Each bomb is seven and a half feet long sixteen inches in diameter, and when fully loaded with propaganda each weighs around 250 pounds. Its body is made of two sections, and it has stabilizer fins on the back to keep it oriented in the air. There's a fuse in the nose which, after a certain time or at a certain altitude, ignites a booster charge also in the nose. That charge, in turn, lights primacord between the two halves of the bomb's body, separating them and blowing off the tailfins. When the bomb has separated, the bundles of leaflets are in freefall, where they are blown apart to disperse over the countryside. By virtue of having so little explosive power, it's impossible for the bomb to do much damage, so it can be used in operations that haven't fully escalated to war, as was the case in Kosovo.

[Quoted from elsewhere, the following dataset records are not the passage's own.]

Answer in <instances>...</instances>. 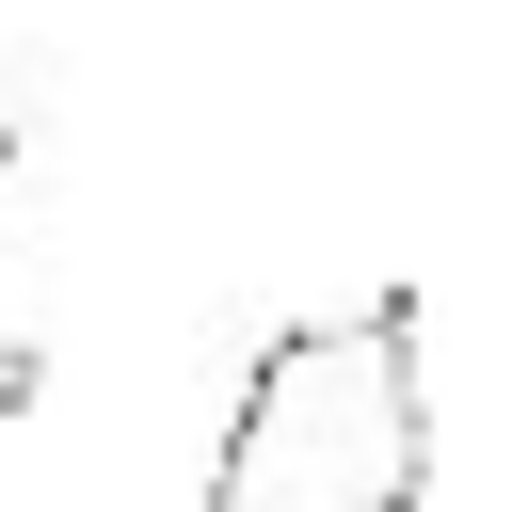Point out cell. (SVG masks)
<instances>
[{"mask_svg": "<svg viewBox=\"0 0 512 512\" xmlns=\"http://www.w3.org/2000/svg\"><path fill=\"white\" fill-rule=\"evenodd\" d=\"M432 496V320L416 288H368L336 320H288L208 448V512H416Z\"/></svg>", "mask_w": 512, "mask_h": 512, "instance_id": "6da1fadb", "label": "cell"}, {"mask_svg": "<svg viewBox=\"0 0 512 512\" xmlns=\"http://www.w3.org/2000/svg\"><path fill=\"white\" fill-rule=\"evenodd\" d=\"M16 400H32V352H16V336H0V416H16Z\"/></svg>", "mask_w": 512, "mask_h": 512, "instance_id": "7a4b0ae2", "label": "cell"}]
</instances>
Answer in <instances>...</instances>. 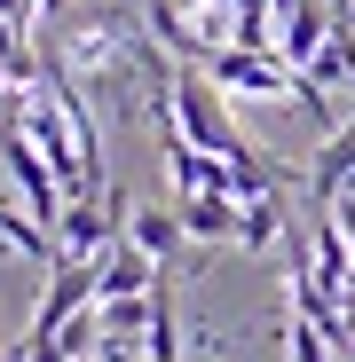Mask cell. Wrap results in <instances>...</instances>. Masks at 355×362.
Returning a JSON list of instances; mask_svg holds the SVG:
<instances>
[{
  "instance_id": "1",
  "label": "cell",
  "mask_w": 355,
  "mask_h": 362,
  "mask_svg": "<svg viewBox=\"0 0 355 362\" xmlns=\"http://www.w3.org/2000/svg\"><path fill=\"white\" fill-rule=\"evenodd\" d=\"M174 127H182L198 150H213V158H245L253 142L237 134V118L221 110V87L205 79V64H174Z\"/></svg>"
},
{
  "instance_id": "2",
  "label": "cell",
  "mask_w": 355,
  "mask_h": 362,
  "mask_svg": "<svg viewBox=\"0 0 355 362\" xmlns=\"http://www.w3.org/2000/svg\"><path fill=\"white\" fill-rule=\"evenodd\" d=\"M332 8H324V0H292V8H276V55H284V64L292 71H308L316 64V47L332 40Z\"/></svg>"
},
{
  "instance_id": "3",
  "label": "cell",
  "mask_w": 355,
  "mask_h": 362,
  "mask_svg": "<svg viewBox=\"0 0 355 362\" xmlns=\"http://www.w3.org/2000/svg\"><path fill=\"white\" fill-rule=\"evenodd\" d=\"M150 284H158V260L135 245V236H118V245L95 260V299H150Z\"/></svg>"
},
{
  "instance_id": "4",
  "label": "cell",
  "mask_w": 355,
  "mask_h": 362,
  "mask_svg": "<svg viewBox=\"0 0 355 362\" xmlns=\"http://www.w3.org/2000/svg\"><path fill=\"white\" fill-rule=\"evenodd\" d=\"M347 173H355V118H339V127L324 134V150H316V165H308V197H316V213L339 205Z\"/></svg>"
},
{
  "instance_id": "5",
  "label": "cell",
  "mask_w": 355,
  "mask_h": 362,
  "mask_svg": "<svg viewBox=\"0 0 355 362\" xmlns=\"http://www.w3.org/2000/svg\"><path fill=\"white\" fill-rule=\"evenodd\" d=\"M190 228V245H237V221H245V205H237L229 189H205V197H182L174 205Z\"/></svg>"
},
{
  "instance_id": "6",
  "label": "cell",
  "mask_w": 355,
  "mask_h": 362,
  "mask_svg": "<svg viewBox=\"0 0 355 362\" xmlns=\"http://www.w3.org/2000/svg\"><path fill=\"white\" fill-rule=\"evenodd\" d=\"M127 236H135L150 260H174L190 228H182V213H174V205H142V213H127Z\"/></svg>"
},
{
  "instance_id": "7",
  "label": "cell",
  "mask_w": 355,
  "mask_h": 362,
  "mask_svg": "<svg viewBox=\"0 0 355 362\" xmlns=\"http://www.w3.org/2000/svg\"><path fill=\"white\" fill-rule=\"evenodd\" d=\"M0 245H9V252H24V260H40V268H55V260H64L55 228H40V221H24V213H9V205H0Z\"/></svg>"
},
{
  "instance_id": "8",
  "label": "cell",
  "mask_w": 355,
  "mask_h": 362,
  "mask_svg": "<svg viewBox=\"0 0 355 362\" xmlns=\"http://www.w3.org/2000/svg\"><path fill=\"white\" fill-rule=\"evenodd\" d=\"M237 205H245V221H237V245H245V252H269L276 236H284V205H276V189L237 197Z\"/></svg>"
},
{
  "instance_id": "9",
  "label": "cell",
  "mask_w": 355,
  "mask_h": 362,
  "mask_svg": "<svg viewBox=\"0 0 355 362\" xmlns=\"http://www.w3.org/2000/svg\"><path fill=\"white\" fill-rule=\"evenodd\" d=\"M0 362H9V354H0Z\"/></svg>"
}]
</instances>
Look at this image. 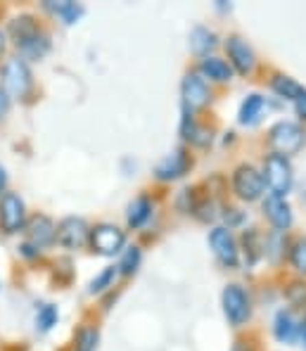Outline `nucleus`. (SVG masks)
<instances>
[{"label": "nucleus", "instance_id": "28", "mask_svg": "<svg viewBox=\"0 0 306 351\" xmlns=\"http://www.w3.org/2000/svg\"><path fill=\"white\" fill-rule=\"evenodd\" d=\"M242 242H245L247 266H254V263L259 261V256H261V242H259V235L254 233V230H247V233L242 235Z\"/></svg>", "mask_w": 306, "mask_h": 351}, {"label": "nucleus", "instance_id": "6", "mask_svg": "<svg viewBox=\"0 0 306 351\" xmlns=\"http://www.w3.org/2000/svg\"><path fill=\"white\" fill-rule=\"evenodd\" d=\"M88 245H91V250L95 254L114 256L126 247V233L121 228H117L114 223H97L95 228H91Z\"/></svg>", "mask_w": 306, "mask_h": 351}, {"label": "nucleus", "instance_id": "4", "mask_svg": "<svg viewBox=\"0 0 306 351\" xmlns=\"http://www.w3.org/2000/svg\"><path fill=\"white\" fill-rule=\"evenodd\" d=\"M263 183L271 188L273 195H285L290 193L292 188V180H294V173H292V164H290L287 157H280V154H268L266 162H263Z\"/></svg>", "mask_w": 306, "mask_h": 351}, {"label": "nucleus", "instance_id": "15", "mask_svg": "<svg viewBox=\"0 0 306 351\" xmlns=\"http://www.w3.org/2000/svg\"><path fill=\"white\" fill-rule=\"evenodd\" d=\"M190 169V157L185 154V149H176L171 157L164 159L157 167V178L159 180H176Z\"/></svg>", "mask_w": 306, "mask_h": 351}, {"label": "nucleus", "instance_id": "19", "mask_svg": "<svg viewBox=\"0 0 306 351\" xmlns=\"http://www.w3.org/2000/svg\"><path fill=\"white\" fill-rule=\"evenodd\" d=\"M200 71L207 79L219 81V84H226V81L233 79V66L221 58H204L200 64Z\"/></svg>", "mask_w": 306, "mask_h": 351}, {"label": "nucleus", "instance_id": "23", "mask_svg": "<svg viewBox=\"0 0 306 351\" xmlns=\"http://www.w3.org/2000/svg\"><path fill=\"white\" fill-rule=\"evenodd\" d=\"M214 45H216L214 31H209L207 27H195L193 31H190V48H193V53L204 55L207 58V53H209Z\"/></svg>", "mask_w": 306, "mask_h": 351}, {"label": "nucleus", "instance_id": "7", "mask_svg": "<svg viewBox=\"0 0 306 351\" xmlns=\"http://www.w3.org/2000/svg\"><path fill=\"white\" fill-rule=\"evenodd\" d=\"M221 302H223V313H226L228 323L233 328H240V325L247 323V318L252 313L250 297H247L240 285H228L221 294Z\"/></svg>", "mask_w": 306, "mask_h": 351}, {"label": "nucleus", "instance_id": "16", "mask_svg": "<svg viewBox=\"0 0 306 351\" xmlns=\"http://www.w3.org/2000/svg\"><path fill=\"white\" fill-rule=\"evenodd\" d=\"M43 8L48 10V12H53L57 19H62V24H76L81 19V14H84V8H81L79 3H71V0H45Z\"/></svg>", "mask_w": 306, "mask_h": 351}, {"label": "nucleus", "instance_id": "35", "mask_svg": "<svg viewBox=\"0 0 306 351\" xmlns=\"http://www.w3.org/2000/svg\"><path fill=\"white\" fill-rule=\"evenodd\" d=\"M5 45H8V36H5V31L0 29V58L5 55Z\"/></svg>", "mask_w": 306, "mask_h": 351}, {"label": "nucleus", "instance_id": "14", "mask_svg": "<svg viewBox=\"0 0 306 351\" xmlns=\"http://www.w3.org/2000/svg\"><path fill=\"white\" fill-rule=\"evenodd\" d=\"M180 90H183V102H185V110L188 112L200 110V107H204L207 102H209V88H207L204 79L197 74L185 76Z\"/></svg>", "mask_w": 306, "mask_h": 351}, {"label": "nucleus", "instance_id": "33", "mask_svg": "<svg viewBox=\"0 0 306 351\" xmlns=\"http://www.w3.org/2000/svg\"><path fill=\"white\" fill-rule=\"evenodd\" d=\"M294 105H297L299 117H304V119H306V90L297 97V100H294Z\"/></svg>", "mask_w": 306, "mask_h": 351}, {"label": "nucleus", "instance_id": "34", "mask_svg": "<svg viewBox=\"0 0 306 351\" xmlns=\"http://www.w3.org/2000/svg\"><path fill=\"white\" fill-rule=\"evenodd\" d=\"M8 193V171H5V167L0 164V195Z\"/></svg>", "mask_w": 306, "mask_h": 351}, {"label": "nucleus", "instance_id": "30", "mask_svg": "<svg viewBox=\"0 0 306 351\" xmlns=\"http://www.w3.org/2000/svg\"><path fill=\"white\" fill-rule=\"evenodd\" d=\"M287 299L294 306H304L306 304V282H292L287 287Z\"/></svg>", "mask_w": 306, "mask_h": 351}, {"label": "nucleus", "instance_id": "31", "mask_svg": "<svg viewBox=\"0 0 306 351\" xmlns=\"http://www.w3.org/2000/svg\"><path fill=\"white\" fill-rule=\"evenodd\" d=\"M19 254L27 256V259H38L40 250H38V247L31 245V242H22V245H19Z\"/></svg>", "mask_w": 306, "mask_h": 351}, {"label": "nucleus", "instance_id": "2", "mask_svg": "<svg viewBox=\"0 0 306 351\" xmlns=\"http://www.w3.org/2000/svg\"><path fill=\"white\" fill-rule=\"evenodd\" d=\"M0 88L8 93L10 100H24L34 88V74L27 60L8 58L0 66Z\"/></svg>", "mask_w": 306, "mask_h": 351}, {"label": "nucleus", "instance_id": "29", "mask_svg": "<svg viewBox=\"0 0 306 351\" xmlns=\"http://www.w3.org/2000/svg\"><path fill=\"white\" fill-rule=\"evenodd\" d=\"M290 261H292L294 271L306 276V237L304 240H297L292 245V250H290Z\"/></svg>", "mask_w": 306, "mask_h": 351}, {"label": "nucleus", "instance_id": "11", "mask_svg": "<svg viewBox=\"0 0 306 351\" xmlns=\"http://www.w3.org/2000/svg\"><path fill=\"white\" fill-rule=\"evenodd\" d=\"M209 245H211V250H214L216 259H219L223 266L226 268L237 266V242L231 230L223 228V226L214 228L209 233Z\"/></svg>", "mask_w": 306, "mask_h": 351}, {"label": "nucleus", "instance_id": "10", "mask_svg": "<svg viewBox=\"0 0 306 351\" xmlns=\"http://www.w3.org/2000/svg\"><path fill=\"white\" fill-rule=\"evenodd\" d=\"M24 230H27V235H29L27 242L38 247V250H48V247H53L57 242V223L45 214L31 216Z\"/></svg>", "mask_w": 306, "mask_h": 351}, {"label": "nucleus", "instance_id": "20", "mask_svg": "<svg viewBox=\"0 0 306 351\" xmlns=\"http://www.w3.org/2000/svg\"><path fill=\"white\" fill-rule=\"evenodd\" d=\"M263 107H266V100H263L259 93L247 95L245 102H242V107H240V123H245V126L257 123L259 119H261V114H263Z\"/></svg>", "mask_w": 306, "mask_h": 351}, {"label": "nucleus", "instance_id": "36", "mask_svg": "<svg viewBox=\"0 0 306 351\" xmlns=\"http://www.w3.org/2000/svg\"><path fill=\"white\" fill-rule=\"evenodd\" d=\"M302 339H304V347H306V325H302Z\"/></svg>", "mask_w": 306, "mask_h": 351}, {"label": "nucleus", "instance_id": "26", "mask_svg": "<svg viewBox=\"0 0 306 351\" xmlns=\"http://www.w3.org/2000/svg\"><path fill=\"white\" fill-rule=\"evenodd\" d=\"M117 276H119L117 266L102 268V271L97 273V276L91 280V285H88V294H102L105 290H110L112 282H114V278H117Z\"/></svg>", "mask_w": 306, "mask_h": 351}, {"label": "nucleus", "instance_id": "1", "mask_svg": "<svg viewBox=\"0 0 306 351\" xmlns=\"http://www.w3.org/2000/svg\"><path fill=\"white\" fill-rule=\"evenodd\" d=\"M8 34L22 60H43L50 53V36L34 14H17L8 24Z\"/></svg>", "mask_w": 306, "mask_h": 351}, {"label": "nucleus", "instance_id": "22", "mask_svg": "<svg viewBox=\"0 0 306 351\" xmlns=\"http://www.w3.org/2000/svg\"><path fill=\"white\" fill-rule=\"evenodd\" d=\"M97 342H100V330L95 325H81L74 335V344L71 349L74 351H97Z\"/></svg>", "mask_w": 306, "mask_h": 351}, {"label": "nucleus", "instance_id": "9", "mask_svg": "<svg viewBox=\"0 0 306 351\" xmlns=\"http://www.w3.org/2000/svg\"><path fill=\"white\" fill-rule=\"evenodd\" d=\"M88 235H91V226L81 216H64L57 223V245L64 250H81L88 245Z\"/></svg>", "mask_w": 306, "mask_h": 351}, {"label": "nucleus", "instance_id": "25", "mask_svg": "<svg viewBox=\"0 0 306 351\" xmlns=\"http://www.w3.org/2000/svg\"><path fill=\"white\" fill-rule=\"evenodd\" d=\"M60 321V311H57L55 304H40L38 311H36V330L38 332H50Z\"/></svg>", "mask_w": 306, "mask_h": 351}, {"label": "nucleus", "instance_id": "5", "mask_svg": "<svg viewBox=\"0 0 306 351\" xmlns=\"http://www.w3.org/2000/svg\"><path fill=\"white\" fill-rule=\"evenodd\" d=\"M27 204L17 193H5L0 195V230L5 235L22 233L27 228Z\"/></svg>", "mask_w": 306, "mask_h": 351}, {"label": "nucleus", "instance_id": "12", "mask_svg": "<svg viewBox=\"0 0 306 351\" xmlns=\"http://www.w3.org/2000/svg\"><path fill=\"white\" fill-rule=\"evenodd\" d=\"M226 50H228V58H231V64L235 66L242 76L250 74L254 69V64H257L252 45L247 43L245 38H240V36H231V38L226 40Z\"/></svg>", "mask_w": 306, "mask_h": 351}, {"label": "nucleus", "instance_id": "32", "mask_svg": "<svg viewBox=\"0 0 306 351\" xmlns=\"http://www.w3.org/2000/svg\"><path fill=\"white\" fill-rule=\"evenodd\" d=\"M10 102H12V100L8 97V93H5L3 88H0V119H3L10 112Z\"/></svg>", "mask_w": 306, "mask_h": 351}, {"label": "nucleus", "instance_id": "17", "mask_svg": "<svg viewBox=\"0 0 306 351\" xmlns=\"http://www.w3.org/2000/svg\"><path fill=\"white\" fill-rule=\"evenodd\" d=\"M150 216H152V202H150L145 195H140V197H136L131 204H128V211H126L128 228H133V230L143 228V226L150 221Z\"/></svg>", "mask_w": 306, "mask_h": 351}, {"label": "nucleus", "instance_id": "13", "mask_svg": "<svg viewBox=\"0 0 306 351\" xmlns=\"http://www.w3.org/2000/svg\"><path fill=\"white\" fill-rule=\"evenodd\" d=\"M263 214H266V219L276 226L280 233H285L292 226V206L287 204L285 197H280V195L273 193L266 195V199H263Z\"/></svg>", "mask_w": 306, "mask_h": 351}, {"label": "nucleus", "instance_id": "3", "mask_svg": "<svg viewBox=\"0 0 306 351\" xmlns=\"http://www.w3.org/2000/svg\"><path fill=\"white\" fill-rule=\"evenodd\" d=\"M268 143H271V147L276 149V154H280V157H292V154H297L304 147L306 133L294 121H278L271 128V133H268Z\"/></svg>", "mask_w": 306, "mask_h": 351}, {"label": "nucleus", "instance_id": "8", "mask_svg": "<svg viewBox=\"0 0 306 351\" xmlns=\"http://www.w3.org/2000/svg\"><path fill=\"white\" fill-rule=\"evenodd\" d=\"M263 185L266 183H263L261 171H257L252 164H242V167H237L235 173H233V190H235L237 197L245 199V202H254V199L261 197Z\"/></svg>", "mask_w": 306, "mask_h": 351}, {"label": "nucleus", "instance_id": "21", "mask_svg": "<svg viewBox=\"0 0 306 351\" xmlns=\"http://www.w3.org/2000/svg\"><path fill=\"white\" fill-rule=\"evenodd\" d=\"M180 131H183V138H185V141H190L193 145L204 147V145H209V143H211V133L207 131V128L197 126L195 119L190 117V112H188V110H185L183 126H180Z\"/></svg>", "mask_w": 306, "mask_h": 351}, {"label": "nucleus", "instance_id": "27", "mask_svg": "<svg viewBox=\"0 0 306 351\" xmlns=\"http://www.w3.org/2000/svg\"><path fill=\"white\" fill-rule=\"evenodd\" d=\"M140 259H143V252H140V247H136V245L126 247V252H123L117 271L121 273V276H133V273L138 271V266H140Z\"/></svg>", "mask_w": 306, "mask_h": 351}, {"label": "nucleus", "instance_id": "24", "mask_svg": "<svg viewBox=\"0 0 306 351\" xmlns=\"http://www.w3.org/2000/svg\"><path fill=\"white\" fill-rule=\"evenodd\" d=\"M271 88L278 93L280 97H287V100H297V97L306 90V88H304V86H299L294 79H290V76H283V74L273 76Z\"/></svg>", "mask_w": 306, "mask_h": 351}, {"label": "nucleus", "instance_id": "18", "mask_svg": "<svg viewBox=\"0 0 306 351\" xmlns=\"http://www.w3.org/2000/svg\"><path fill=\"white\" fill-rule=\"evenodd\" d=\"M273 332H276V337L280 342H294V339L302 335V325L294 321V316L290 311H278L276 316V325H273Z\"/></svg>", "mask_w": 306, "mask_h": 351}]
</instances>
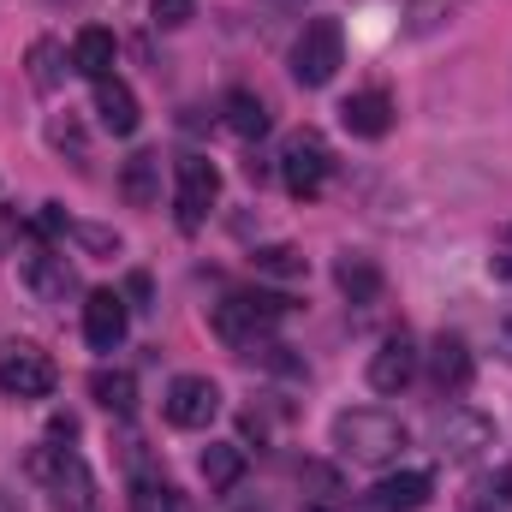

As for the leaflets themselves, they are surprisingly varied and well thought out for having been made by the (notoriously stodgy) military. I'll use a few examples from the Gulf War to illustrate the creativity behind them:

  • A surrender pass printed on one side with a very convincing replica of a 25 dinar bank note. The idea here was to get the soldier to pick up the leaflet in the first place, then once he figured it out he had a perfectly useful surrender pass to hide in his wallet.
  • An outline of an aerial bomb with the message "This is a demonstration. It could have been a real bomb ..." and so forth.
  • Five or six different messages that basically told the soldier to get the hell out of whatever area the leaflets were dropped in, since there would be real bombing soon. These were dropped about twelve hours before many airstrikes, and after a soldier had survived a few strikes he knew to heed their warning.
  • Pictures of mosques and schools surrounded by parked tanks and missiles, with the message that Saddam Hussein was abusing Islam and the Iraqi people to further his military goals.